*** DATA PROVIDED

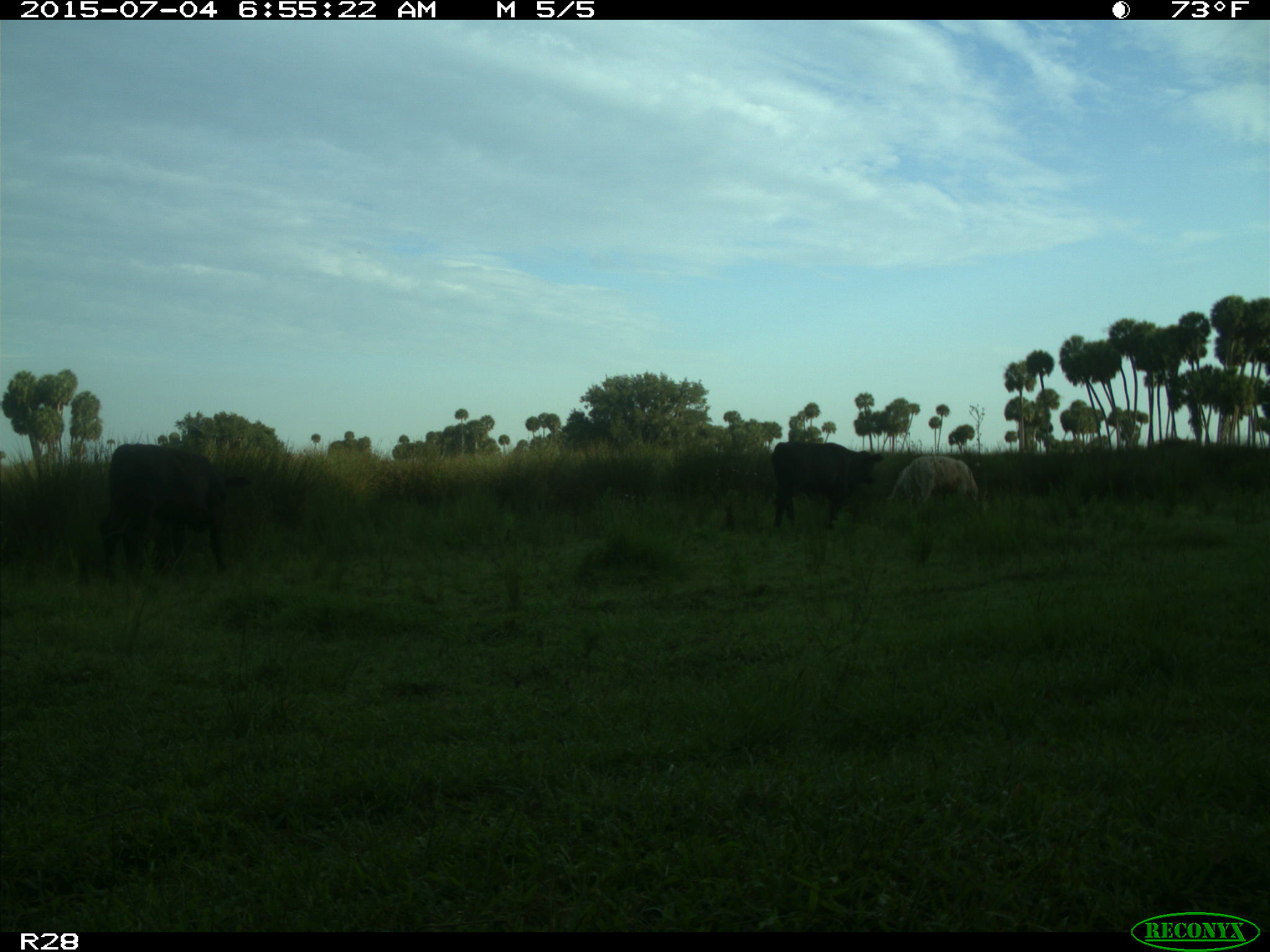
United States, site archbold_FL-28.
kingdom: Animalia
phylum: Chordata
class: Mammalia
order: Artiodactyla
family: Bovidae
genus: Bos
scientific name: Bos taurus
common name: domestic cow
Bos taurus (domestic cow).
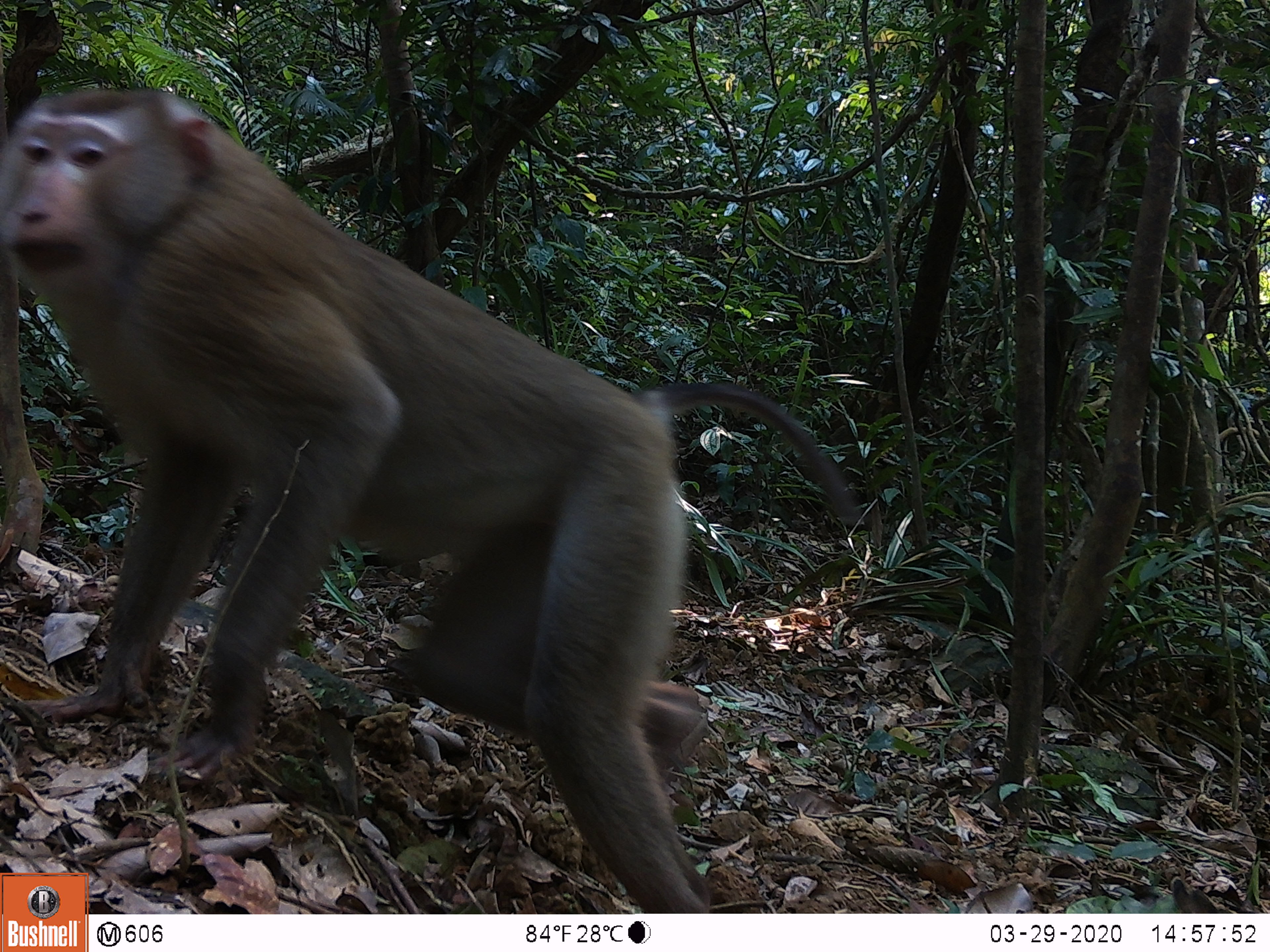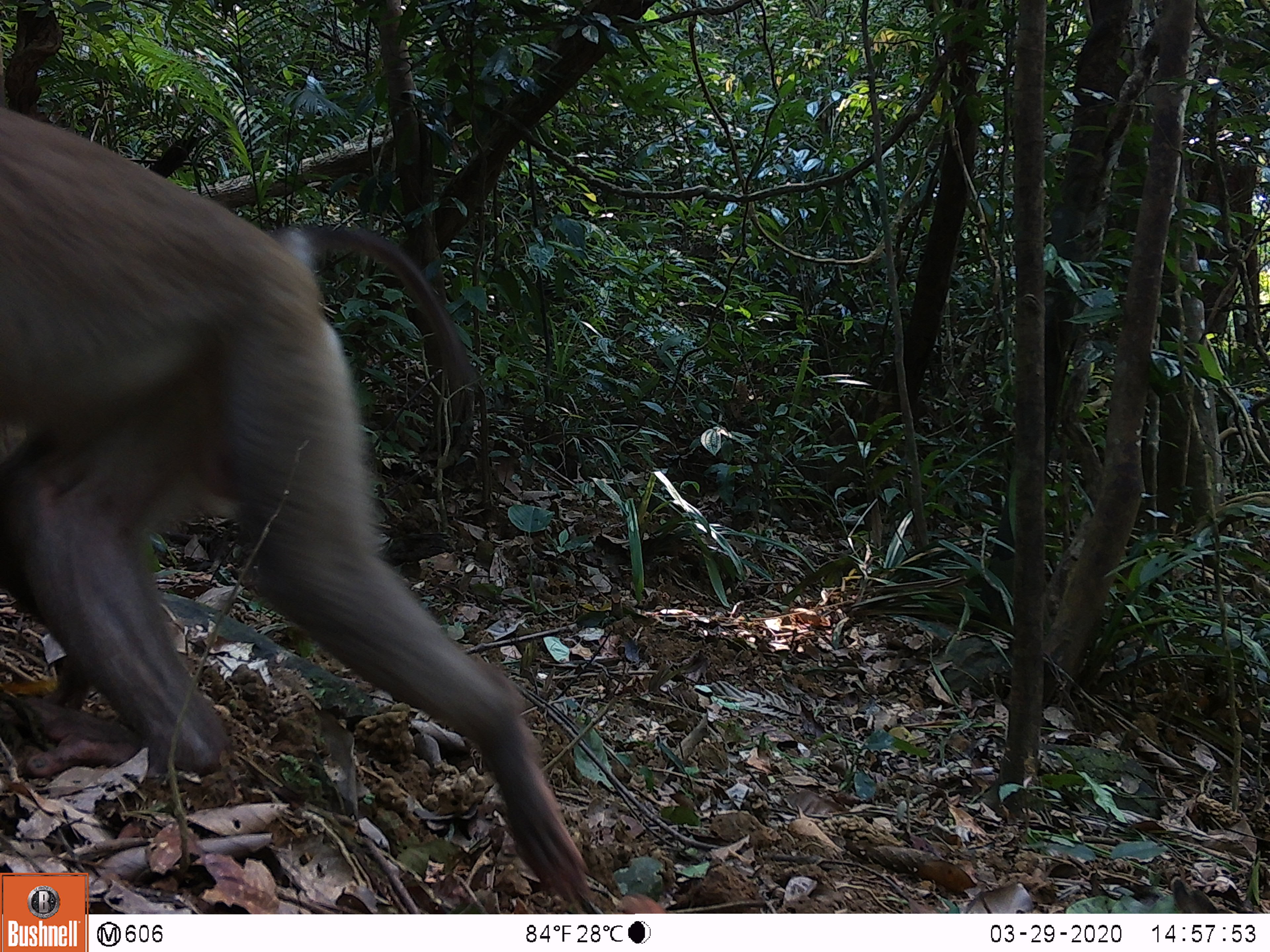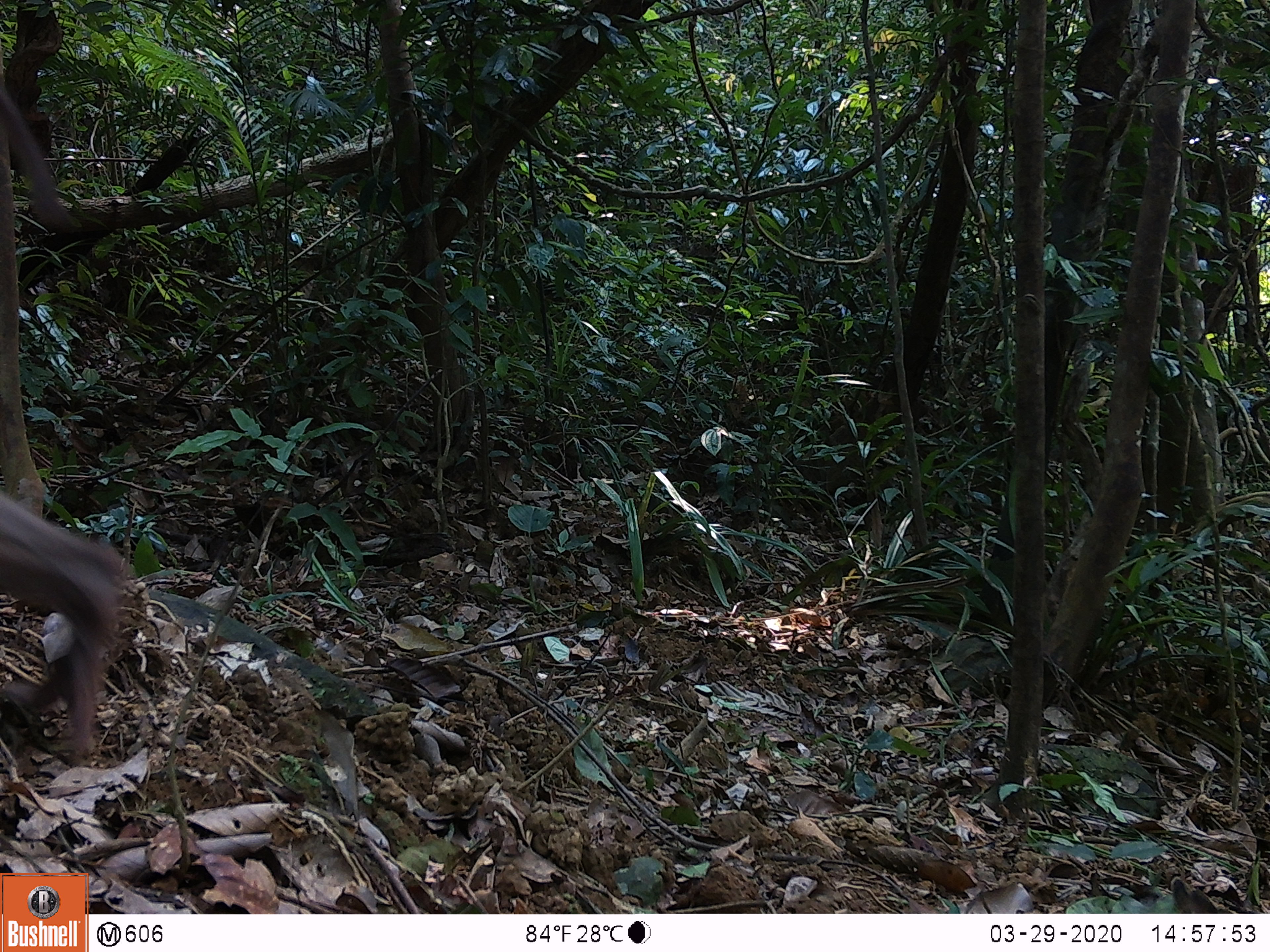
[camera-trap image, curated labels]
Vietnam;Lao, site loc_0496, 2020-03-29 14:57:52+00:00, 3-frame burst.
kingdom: Animalia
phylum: Chordata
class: Mammalia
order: Primates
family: Cercopithecidae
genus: Macaca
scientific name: Macaca nemestrina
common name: pig-tailed macaque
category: pig tailed macaque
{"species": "pig tailed macaque (pig-tailed macaque) (Macaca nemestrina)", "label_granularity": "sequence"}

******

*AIM OF THE TASK:* Print only these lines, exactly: the one containing "Vietnam;Lao, site loc_0496, 2020-03-29" and all after it to the end of the entries.

*SOLUTION FOR THIS TASK:*
Vietnam;Lao, site loc_0496, 2020-03-29 14:57:52+00:00, 3-frame burst.
kingdom: Animalia
phylum: Chordata
class: Mammalia
order: Primates
family: Cercopithecidae
genus: Macaca
scientific name: Macaca nemestrina
common name: pig-tailed macaque
category: pig tailed macaque
{"species": "pig tailed macaque (pig-tailed macaque) (Macaca nemestrina)", "label_granularity": "sequence"}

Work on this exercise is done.